-- The problem --
Restate each line below word for word, skipping every picture.

━━ Input data ━━

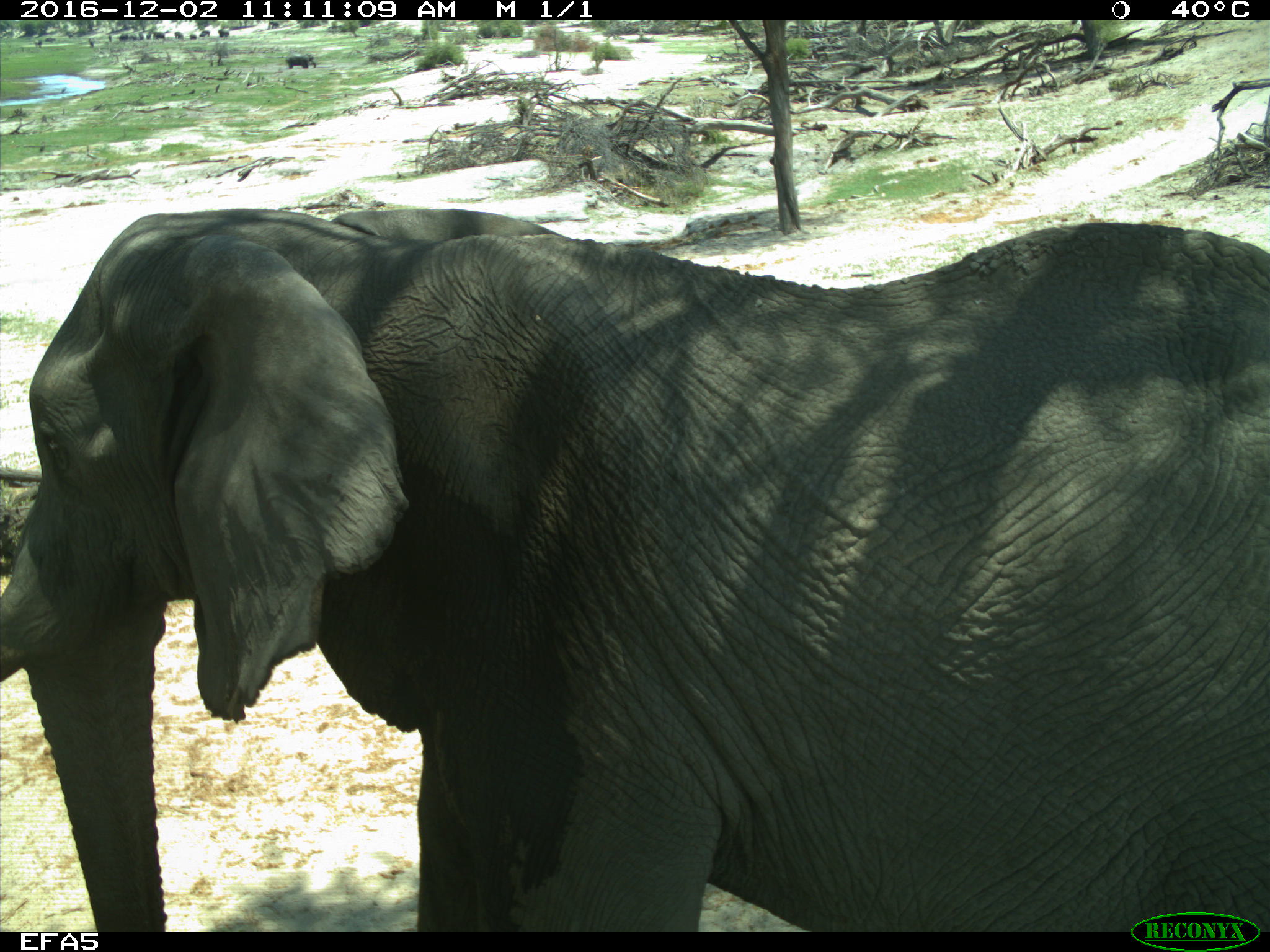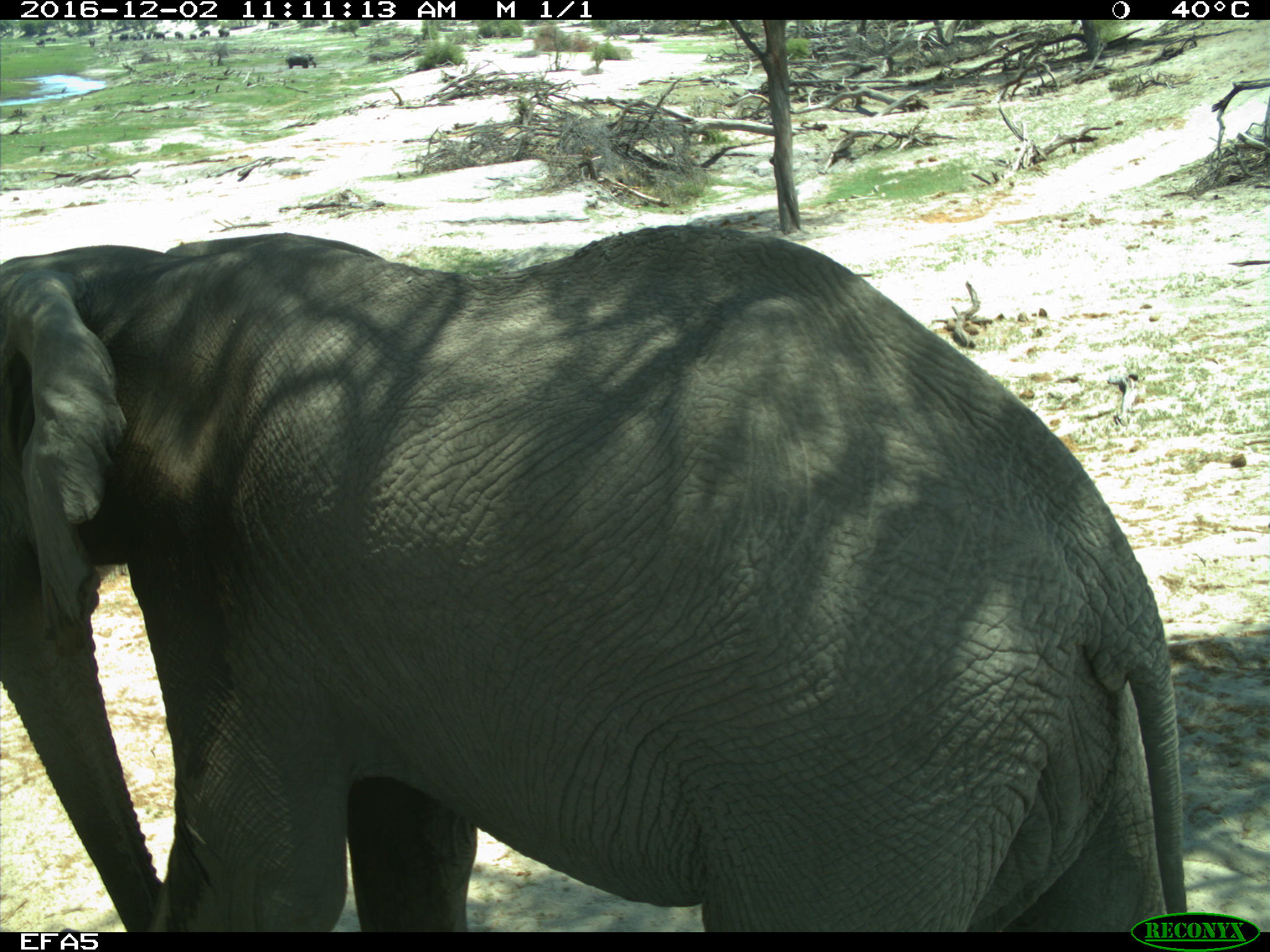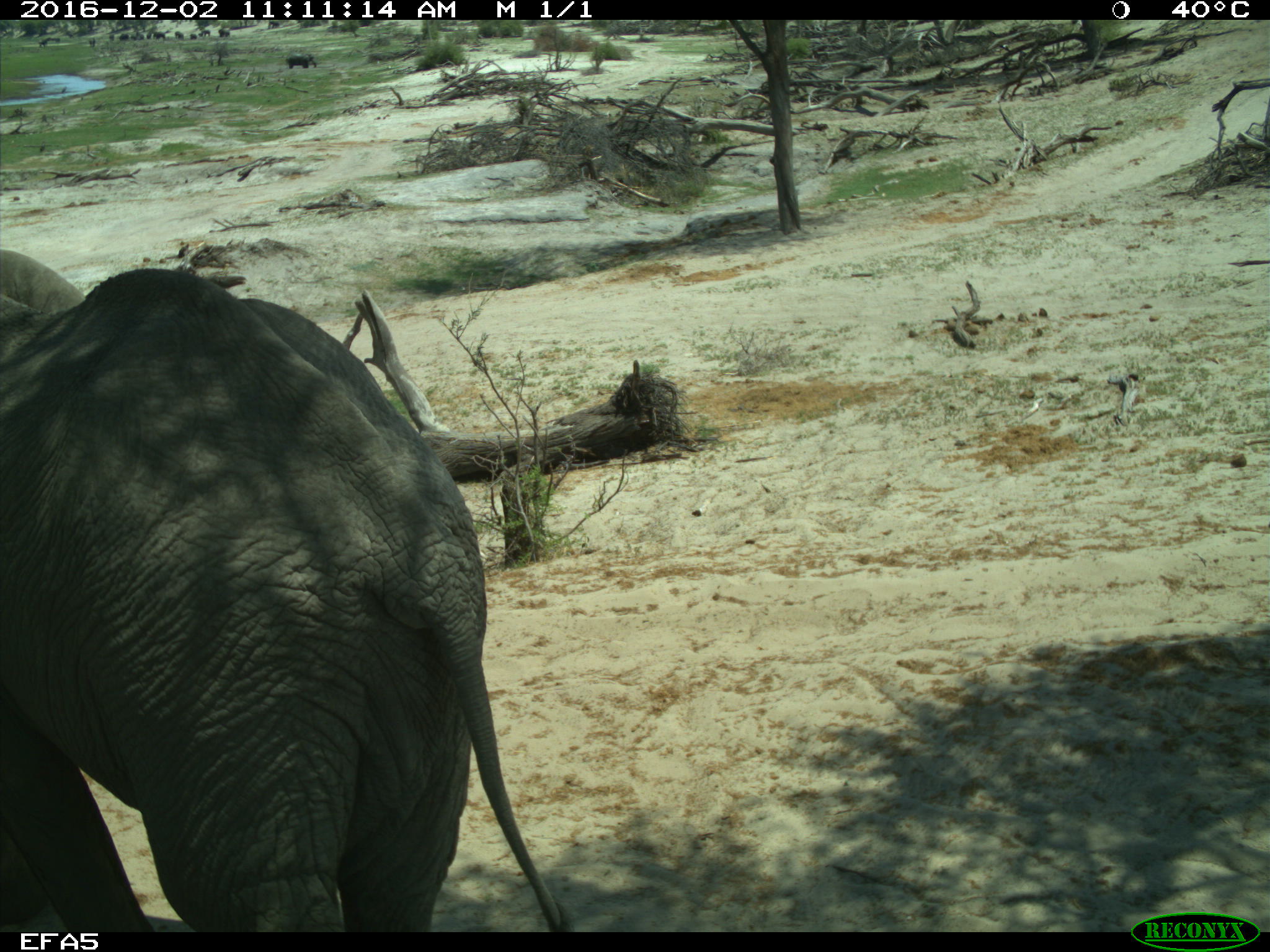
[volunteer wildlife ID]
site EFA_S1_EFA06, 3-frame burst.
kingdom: Animalia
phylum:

━━━

-- Answer area --
[volunteer wildlife ID]
site EFA_S1_EFA06, 3-frame burst.
kingdom: Animalia
phylum:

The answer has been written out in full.